#### [Source document]
↓↓↓

There’s a bit of theme in most of the relationships I’d consider ‘serious’ in that I haven’t realised my feelings for quite a while. Or more to the point, I didn’t let myself realise my feelings. And so it was with Anton, a man who was impossibly sweet-natured and innocent whom I messed about no end. Partly this was to protect myself – he was over from Sweden and spoke of moving back at some point, so I worried over this unspecified date rather than just enjoying the moments. I never really let go of this until he finally did make a date to return to Sweden (partly because our relationship had broken down). I’ll always remember the night before he left, the last night we spent together. We just lay there in the darkness, looking at each other. We were completely without context and without restraint. I understood so much then, so much of what I’d done wrong and would never get another chance at. I didn’t regret it, as such, but by God I learned a lesson. It was Anton who first introduced me toHedwig & The Angry Inch, and ‘The Origin of Love’ always takes me back to that night, and the golden Summer’s day sitting in his flat watching it.

We were sure we’d never see an end to it all…

But of course love isn’t only about partners. ‘1979’ reminds me of a friend and a time that was just indescribably important to me. He hurt me a lot, but I wouldn’t change it.

…it’s not like we’ll never know love

Moments can change songs forever. Previously this was a pleasant B & S song that tended to drift by me. Now it’s forever soundtrack to one of the best evenings of my life with the man I have gotten closest with to feeling that I really understand ‘love’. Awww.

I never felt magic crazy as this

I remember that time you told me, you said, ‘love is touching souls’. Surely you touched mine?

And that sense of understanding is best captured in these songs – ‘Northern Sky’ and ‘A Case of You’. They affect me so strongly, love just pours out of them. Two sides of love – the euphoria and the resignation. Idealising love is never a good idea, but together these songs are just devastating.

Well, wasn’t that a mammoth, earnest and quite possibly emo post? But allow the indulgence, it was a pleasant trip.


I wrote this exactly 7 years ago, about how I met my then-boyfriend. That didn’t work out but we’re still good friends and the story is pretty sweet so I thought I’d post it here. It’s a nice little reminder that every relationship is worth something, in the end.

I just watched Eternal Sunshine Of The Spotless Mind again and, as before, it made me sad and happy and tearful and brought a big grin to my face.

Anyway, last time I saw it was before Mark came back up, so watching it now I saw it from a bit of a different perspective. It made me want to share the tale of how 
It was a Friday night in the Art School, back when Abnormals Anonymous was still held there and was still very popular. It was the tail end of a period when me and Chris were going to the Art School pretty much every weekend, and indeed he was with me that night. Also present were some of Chris’ friends and my brother.

↑↑↑

#### [Written task a]
List every line in the listing below that contains the string "sits". Matching is case-sensitive.

#### [Excerpted data]
↓↓↓

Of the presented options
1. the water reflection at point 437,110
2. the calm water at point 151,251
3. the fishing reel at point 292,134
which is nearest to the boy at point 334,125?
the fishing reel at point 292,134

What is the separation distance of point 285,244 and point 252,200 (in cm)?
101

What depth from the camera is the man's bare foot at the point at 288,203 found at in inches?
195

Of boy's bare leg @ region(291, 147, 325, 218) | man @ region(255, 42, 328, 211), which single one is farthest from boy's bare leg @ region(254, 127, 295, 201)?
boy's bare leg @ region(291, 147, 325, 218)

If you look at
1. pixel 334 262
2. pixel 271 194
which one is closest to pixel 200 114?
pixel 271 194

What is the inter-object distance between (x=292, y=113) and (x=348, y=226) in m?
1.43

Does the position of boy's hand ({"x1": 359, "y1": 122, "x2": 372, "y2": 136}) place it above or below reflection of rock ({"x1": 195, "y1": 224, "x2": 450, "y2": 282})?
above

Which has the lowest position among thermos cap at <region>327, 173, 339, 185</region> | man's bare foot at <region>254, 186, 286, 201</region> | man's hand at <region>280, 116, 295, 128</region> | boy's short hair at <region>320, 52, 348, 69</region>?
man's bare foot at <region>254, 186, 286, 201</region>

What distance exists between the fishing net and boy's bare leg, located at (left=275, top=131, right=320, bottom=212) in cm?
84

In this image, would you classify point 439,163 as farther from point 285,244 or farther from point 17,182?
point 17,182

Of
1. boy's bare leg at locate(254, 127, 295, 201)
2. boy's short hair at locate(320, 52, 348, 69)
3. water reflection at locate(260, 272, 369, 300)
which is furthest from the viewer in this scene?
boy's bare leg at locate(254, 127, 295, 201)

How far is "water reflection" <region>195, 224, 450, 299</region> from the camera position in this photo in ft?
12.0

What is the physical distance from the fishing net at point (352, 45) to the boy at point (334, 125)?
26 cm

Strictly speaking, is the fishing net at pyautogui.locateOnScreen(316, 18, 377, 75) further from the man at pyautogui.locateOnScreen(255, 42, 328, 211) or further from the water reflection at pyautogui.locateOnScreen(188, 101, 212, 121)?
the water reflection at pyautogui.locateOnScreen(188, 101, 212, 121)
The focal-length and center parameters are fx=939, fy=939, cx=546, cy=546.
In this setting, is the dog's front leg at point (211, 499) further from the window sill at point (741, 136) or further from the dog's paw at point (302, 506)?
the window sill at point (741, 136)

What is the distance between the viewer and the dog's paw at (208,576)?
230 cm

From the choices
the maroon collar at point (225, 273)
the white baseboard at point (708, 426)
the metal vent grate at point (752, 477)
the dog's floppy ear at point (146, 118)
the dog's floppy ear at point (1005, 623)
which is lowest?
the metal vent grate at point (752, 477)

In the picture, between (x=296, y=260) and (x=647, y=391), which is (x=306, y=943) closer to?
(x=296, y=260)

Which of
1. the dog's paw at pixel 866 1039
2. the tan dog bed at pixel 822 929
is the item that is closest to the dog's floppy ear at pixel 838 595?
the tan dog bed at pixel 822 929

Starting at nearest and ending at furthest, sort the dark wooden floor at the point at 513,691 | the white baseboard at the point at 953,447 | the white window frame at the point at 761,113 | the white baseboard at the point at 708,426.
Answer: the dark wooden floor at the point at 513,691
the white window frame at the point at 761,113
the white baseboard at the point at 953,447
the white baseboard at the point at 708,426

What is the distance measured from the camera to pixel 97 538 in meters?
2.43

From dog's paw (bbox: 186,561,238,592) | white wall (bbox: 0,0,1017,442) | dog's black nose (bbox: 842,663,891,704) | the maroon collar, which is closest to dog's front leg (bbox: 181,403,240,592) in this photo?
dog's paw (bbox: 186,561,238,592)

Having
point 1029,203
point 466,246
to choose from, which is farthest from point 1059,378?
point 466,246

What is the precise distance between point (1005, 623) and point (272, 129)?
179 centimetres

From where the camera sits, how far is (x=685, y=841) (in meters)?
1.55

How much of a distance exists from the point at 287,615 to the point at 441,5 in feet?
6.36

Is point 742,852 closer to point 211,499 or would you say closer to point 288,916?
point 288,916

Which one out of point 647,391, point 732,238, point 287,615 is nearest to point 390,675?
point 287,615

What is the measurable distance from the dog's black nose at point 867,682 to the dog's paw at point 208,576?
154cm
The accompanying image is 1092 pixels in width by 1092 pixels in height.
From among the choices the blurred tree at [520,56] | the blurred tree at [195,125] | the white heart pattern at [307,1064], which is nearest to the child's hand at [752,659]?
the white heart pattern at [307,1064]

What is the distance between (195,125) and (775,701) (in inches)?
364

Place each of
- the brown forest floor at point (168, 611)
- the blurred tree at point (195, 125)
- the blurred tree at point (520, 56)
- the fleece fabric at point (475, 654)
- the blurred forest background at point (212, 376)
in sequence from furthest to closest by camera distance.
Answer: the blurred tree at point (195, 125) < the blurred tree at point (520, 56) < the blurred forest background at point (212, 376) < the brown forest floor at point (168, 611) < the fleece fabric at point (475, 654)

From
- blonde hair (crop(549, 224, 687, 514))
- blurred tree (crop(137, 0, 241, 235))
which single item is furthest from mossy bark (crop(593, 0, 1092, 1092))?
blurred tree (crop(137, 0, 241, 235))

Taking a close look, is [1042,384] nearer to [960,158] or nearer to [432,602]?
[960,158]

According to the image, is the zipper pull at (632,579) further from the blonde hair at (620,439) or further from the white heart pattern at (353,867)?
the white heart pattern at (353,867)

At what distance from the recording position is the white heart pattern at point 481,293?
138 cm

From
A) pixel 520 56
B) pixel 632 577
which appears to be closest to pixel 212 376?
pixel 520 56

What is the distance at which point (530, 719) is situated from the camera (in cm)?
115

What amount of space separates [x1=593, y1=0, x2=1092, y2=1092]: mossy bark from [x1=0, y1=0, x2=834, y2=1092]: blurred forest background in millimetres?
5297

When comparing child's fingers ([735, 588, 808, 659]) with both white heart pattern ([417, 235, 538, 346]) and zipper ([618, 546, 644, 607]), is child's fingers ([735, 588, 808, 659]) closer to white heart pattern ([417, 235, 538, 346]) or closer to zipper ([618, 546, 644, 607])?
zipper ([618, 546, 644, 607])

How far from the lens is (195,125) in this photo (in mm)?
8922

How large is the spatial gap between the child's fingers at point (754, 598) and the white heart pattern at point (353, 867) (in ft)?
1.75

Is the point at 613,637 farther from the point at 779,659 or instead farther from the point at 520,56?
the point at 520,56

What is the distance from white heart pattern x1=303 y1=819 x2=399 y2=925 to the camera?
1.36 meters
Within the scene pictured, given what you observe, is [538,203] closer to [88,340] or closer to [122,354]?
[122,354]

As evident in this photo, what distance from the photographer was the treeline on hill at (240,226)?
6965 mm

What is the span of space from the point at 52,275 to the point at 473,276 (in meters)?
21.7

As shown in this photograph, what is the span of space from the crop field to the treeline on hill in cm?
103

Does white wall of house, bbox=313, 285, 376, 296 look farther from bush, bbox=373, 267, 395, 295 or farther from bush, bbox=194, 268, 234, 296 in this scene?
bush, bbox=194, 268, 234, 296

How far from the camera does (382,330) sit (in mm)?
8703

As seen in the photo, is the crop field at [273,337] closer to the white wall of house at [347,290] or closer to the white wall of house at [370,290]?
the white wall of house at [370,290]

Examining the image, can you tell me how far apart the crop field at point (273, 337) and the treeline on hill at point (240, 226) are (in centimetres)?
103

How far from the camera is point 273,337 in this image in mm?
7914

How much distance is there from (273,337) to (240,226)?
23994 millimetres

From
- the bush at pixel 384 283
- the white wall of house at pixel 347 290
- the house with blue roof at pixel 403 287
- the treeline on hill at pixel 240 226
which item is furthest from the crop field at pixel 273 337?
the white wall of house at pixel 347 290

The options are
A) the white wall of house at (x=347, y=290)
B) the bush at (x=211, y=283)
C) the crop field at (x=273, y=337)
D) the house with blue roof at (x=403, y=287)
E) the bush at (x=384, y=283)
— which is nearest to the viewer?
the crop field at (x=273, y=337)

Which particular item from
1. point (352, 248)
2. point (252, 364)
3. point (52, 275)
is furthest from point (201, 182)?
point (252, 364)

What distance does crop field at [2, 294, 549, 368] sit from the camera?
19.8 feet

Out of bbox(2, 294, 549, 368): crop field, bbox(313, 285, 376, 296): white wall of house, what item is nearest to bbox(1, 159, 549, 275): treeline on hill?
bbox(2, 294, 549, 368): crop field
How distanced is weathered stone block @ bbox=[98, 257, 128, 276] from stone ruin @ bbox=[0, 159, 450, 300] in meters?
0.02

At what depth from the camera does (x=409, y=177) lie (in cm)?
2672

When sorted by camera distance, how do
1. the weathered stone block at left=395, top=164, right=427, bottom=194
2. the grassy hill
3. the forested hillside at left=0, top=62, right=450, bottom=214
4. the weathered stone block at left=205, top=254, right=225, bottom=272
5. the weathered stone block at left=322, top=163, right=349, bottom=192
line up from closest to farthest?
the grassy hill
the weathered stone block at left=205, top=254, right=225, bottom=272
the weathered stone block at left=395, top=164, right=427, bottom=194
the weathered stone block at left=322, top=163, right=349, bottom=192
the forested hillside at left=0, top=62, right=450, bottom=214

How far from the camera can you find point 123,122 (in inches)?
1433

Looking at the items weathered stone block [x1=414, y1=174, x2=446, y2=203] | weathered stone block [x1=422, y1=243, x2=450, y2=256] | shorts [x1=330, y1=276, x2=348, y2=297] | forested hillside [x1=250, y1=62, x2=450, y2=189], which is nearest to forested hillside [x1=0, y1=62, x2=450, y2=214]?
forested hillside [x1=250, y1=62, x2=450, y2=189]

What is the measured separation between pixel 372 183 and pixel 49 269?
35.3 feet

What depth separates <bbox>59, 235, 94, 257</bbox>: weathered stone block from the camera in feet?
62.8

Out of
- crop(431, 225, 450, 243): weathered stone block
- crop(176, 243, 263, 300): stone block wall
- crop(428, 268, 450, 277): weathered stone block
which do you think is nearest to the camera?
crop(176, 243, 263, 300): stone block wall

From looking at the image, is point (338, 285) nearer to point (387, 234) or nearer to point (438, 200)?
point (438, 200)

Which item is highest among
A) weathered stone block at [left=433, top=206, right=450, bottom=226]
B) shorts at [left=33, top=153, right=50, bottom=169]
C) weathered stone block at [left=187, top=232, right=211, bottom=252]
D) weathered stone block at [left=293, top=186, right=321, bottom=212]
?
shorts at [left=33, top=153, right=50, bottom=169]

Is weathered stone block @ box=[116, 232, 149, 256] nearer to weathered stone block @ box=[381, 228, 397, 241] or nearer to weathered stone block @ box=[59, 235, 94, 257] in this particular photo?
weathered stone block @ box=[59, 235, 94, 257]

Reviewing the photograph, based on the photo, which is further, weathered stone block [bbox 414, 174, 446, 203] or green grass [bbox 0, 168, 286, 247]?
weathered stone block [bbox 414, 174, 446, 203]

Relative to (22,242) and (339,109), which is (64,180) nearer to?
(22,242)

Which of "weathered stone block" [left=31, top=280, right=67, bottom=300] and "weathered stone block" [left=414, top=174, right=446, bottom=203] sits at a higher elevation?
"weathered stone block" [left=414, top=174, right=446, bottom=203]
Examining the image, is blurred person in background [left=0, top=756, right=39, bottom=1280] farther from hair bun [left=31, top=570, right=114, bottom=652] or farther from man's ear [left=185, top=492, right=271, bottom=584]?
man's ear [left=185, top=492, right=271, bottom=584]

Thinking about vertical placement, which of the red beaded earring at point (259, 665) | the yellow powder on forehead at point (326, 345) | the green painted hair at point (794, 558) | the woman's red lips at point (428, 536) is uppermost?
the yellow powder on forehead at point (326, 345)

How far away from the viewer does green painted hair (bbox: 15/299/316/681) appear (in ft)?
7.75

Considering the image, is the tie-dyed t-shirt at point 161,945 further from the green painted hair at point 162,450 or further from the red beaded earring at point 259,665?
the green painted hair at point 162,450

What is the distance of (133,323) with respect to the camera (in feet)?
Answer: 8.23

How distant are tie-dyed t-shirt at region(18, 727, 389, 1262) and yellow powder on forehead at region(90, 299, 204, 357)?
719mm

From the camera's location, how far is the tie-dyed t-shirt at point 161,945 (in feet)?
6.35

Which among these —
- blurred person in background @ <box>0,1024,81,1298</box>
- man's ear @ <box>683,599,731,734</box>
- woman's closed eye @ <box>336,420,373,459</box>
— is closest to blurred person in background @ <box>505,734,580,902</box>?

↑↑↑

#### [Written task b]
Repeat the stretch of the post above about love and songs from "And that sense" through "are just devastating.", word for word.

#### [Full output a]
From where the camera sits, how far is (x=685, y=841) (in meters)?
Which of "weathered stone block" [left=31, top=280, right=67, bottom=300] and "weathered stone block" [left=414, top=174, right=446, bottom=203] sits at a higher elevation?

#### [Full output b]
And that sense of understanding is best captured in these songs – ‘Northern Sky’ and ‘A Case of You’. They affect me so strongly, love just pours out of them. Two sides of love – the euphoria and the resignation. Idealising love is never a good idea, but together these songs are just devastating.